Small, centrally condensed bulge, threaded by a short, thick bar. Bar ends on a full, high-contrast inner ring. The major axis of the ring is nearly orthogonal to that of the bar. Two open, LSB [Low Surface Brightness] spiral arms emerge from the major axis ends of the ring and can be traced through ~120° before fading. The south arm is fainter than the north arm.
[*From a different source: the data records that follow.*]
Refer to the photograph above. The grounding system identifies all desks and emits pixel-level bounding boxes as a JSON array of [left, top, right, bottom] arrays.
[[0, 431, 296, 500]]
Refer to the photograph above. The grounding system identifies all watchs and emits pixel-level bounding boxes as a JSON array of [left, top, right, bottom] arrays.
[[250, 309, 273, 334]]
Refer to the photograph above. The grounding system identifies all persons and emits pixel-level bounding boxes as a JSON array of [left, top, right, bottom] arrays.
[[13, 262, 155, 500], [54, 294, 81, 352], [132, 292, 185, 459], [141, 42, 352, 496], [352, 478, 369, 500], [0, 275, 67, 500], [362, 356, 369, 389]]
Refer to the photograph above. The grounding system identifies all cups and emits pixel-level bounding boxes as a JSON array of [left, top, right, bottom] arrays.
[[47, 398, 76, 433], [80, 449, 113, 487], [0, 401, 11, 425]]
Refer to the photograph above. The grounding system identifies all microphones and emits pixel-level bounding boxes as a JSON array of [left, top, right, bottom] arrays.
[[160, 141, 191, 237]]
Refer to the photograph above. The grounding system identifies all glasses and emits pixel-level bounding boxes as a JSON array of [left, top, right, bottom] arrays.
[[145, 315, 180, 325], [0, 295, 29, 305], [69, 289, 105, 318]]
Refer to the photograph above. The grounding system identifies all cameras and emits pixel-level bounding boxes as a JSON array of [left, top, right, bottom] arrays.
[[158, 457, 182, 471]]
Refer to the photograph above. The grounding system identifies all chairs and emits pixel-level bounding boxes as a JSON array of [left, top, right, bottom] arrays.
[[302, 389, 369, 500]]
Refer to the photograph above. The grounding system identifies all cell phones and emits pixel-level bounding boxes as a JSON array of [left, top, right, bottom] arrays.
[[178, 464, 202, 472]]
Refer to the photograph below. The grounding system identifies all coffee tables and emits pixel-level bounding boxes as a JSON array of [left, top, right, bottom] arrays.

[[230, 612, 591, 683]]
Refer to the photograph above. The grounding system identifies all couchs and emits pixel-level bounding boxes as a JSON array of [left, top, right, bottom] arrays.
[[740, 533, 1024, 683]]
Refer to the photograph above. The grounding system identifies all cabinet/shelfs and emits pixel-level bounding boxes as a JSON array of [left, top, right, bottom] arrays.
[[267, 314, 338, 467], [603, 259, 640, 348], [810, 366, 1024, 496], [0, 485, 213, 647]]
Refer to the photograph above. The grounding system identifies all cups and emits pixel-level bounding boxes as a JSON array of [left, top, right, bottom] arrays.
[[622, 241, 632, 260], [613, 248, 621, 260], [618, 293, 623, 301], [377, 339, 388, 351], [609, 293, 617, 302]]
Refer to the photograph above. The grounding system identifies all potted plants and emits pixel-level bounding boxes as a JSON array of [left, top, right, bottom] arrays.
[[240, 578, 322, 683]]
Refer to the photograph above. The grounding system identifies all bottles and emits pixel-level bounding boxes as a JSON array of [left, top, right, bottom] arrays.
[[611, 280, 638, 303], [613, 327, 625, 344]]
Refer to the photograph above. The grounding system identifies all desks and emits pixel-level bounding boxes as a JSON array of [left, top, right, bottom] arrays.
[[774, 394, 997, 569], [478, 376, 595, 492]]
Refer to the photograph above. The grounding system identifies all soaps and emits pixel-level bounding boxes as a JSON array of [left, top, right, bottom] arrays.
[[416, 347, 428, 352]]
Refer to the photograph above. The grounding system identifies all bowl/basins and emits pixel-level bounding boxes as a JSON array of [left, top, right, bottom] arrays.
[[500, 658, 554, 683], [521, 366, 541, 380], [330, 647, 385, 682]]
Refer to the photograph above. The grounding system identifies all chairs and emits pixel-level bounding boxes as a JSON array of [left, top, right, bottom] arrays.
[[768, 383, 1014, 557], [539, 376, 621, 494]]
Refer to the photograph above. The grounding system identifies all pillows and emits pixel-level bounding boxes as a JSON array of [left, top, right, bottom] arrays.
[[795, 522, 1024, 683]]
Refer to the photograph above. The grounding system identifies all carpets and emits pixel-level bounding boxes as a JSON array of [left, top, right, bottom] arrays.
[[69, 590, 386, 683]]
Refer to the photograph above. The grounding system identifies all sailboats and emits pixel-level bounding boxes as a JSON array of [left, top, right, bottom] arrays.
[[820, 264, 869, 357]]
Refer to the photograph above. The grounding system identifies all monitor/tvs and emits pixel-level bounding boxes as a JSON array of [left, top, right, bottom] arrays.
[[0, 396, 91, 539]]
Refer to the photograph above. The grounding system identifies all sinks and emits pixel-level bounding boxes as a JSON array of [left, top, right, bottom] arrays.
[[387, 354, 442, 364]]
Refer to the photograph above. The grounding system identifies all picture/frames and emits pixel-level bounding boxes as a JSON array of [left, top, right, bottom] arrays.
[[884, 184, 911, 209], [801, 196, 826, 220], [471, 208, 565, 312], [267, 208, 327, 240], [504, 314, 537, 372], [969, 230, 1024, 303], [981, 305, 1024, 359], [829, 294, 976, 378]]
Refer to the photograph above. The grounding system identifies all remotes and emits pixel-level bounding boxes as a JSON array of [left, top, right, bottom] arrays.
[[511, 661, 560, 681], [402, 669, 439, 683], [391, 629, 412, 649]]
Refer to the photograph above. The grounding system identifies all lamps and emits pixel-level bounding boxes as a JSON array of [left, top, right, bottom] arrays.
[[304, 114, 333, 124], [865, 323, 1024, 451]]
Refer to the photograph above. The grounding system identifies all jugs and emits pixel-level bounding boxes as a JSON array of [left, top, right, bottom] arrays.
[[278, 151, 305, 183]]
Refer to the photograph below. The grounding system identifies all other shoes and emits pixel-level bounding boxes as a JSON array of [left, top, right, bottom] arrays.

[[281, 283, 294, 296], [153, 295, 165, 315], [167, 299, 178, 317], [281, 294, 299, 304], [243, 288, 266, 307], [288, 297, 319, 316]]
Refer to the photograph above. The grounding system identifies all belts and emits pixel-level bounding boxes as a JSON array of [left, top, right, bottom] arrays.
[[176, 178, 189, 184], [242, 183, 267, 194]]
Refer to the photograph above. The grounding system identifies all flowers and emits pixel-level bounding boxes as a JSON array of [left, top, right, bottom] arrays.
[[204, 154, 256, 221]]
Most of the bright knots are associated with the interarm disk...We classify NGC 4136 substantially earlier in the H band because the outer, open spiral arms are very faint in the near-IR, leaving the inner arm/ring structure as the spiral feature that dominates the classification.

==NGC 4274 Group==
NGC 4136 is a member of the NGC 4274 group (also known as LGG 279) which has at least 19 galaxies, including NGC 4020, NGC 4062, NGC 4173, NGC 4203, NGC 4245, NGC 4251, NGC 4274, NGC 4278, NGC 4283, NGC 4310, NGC 4314, NGC 4359, NGC 4414, NGC 4509, NGC 4525, UGC 7300, and MCG +05-29-066.

==Supernova==
One supernova has been observed in NGC 4136: SN 1941C (type unknown, mag. 16.8) was discovered by Rebecca B. Jones on 16 April 1941.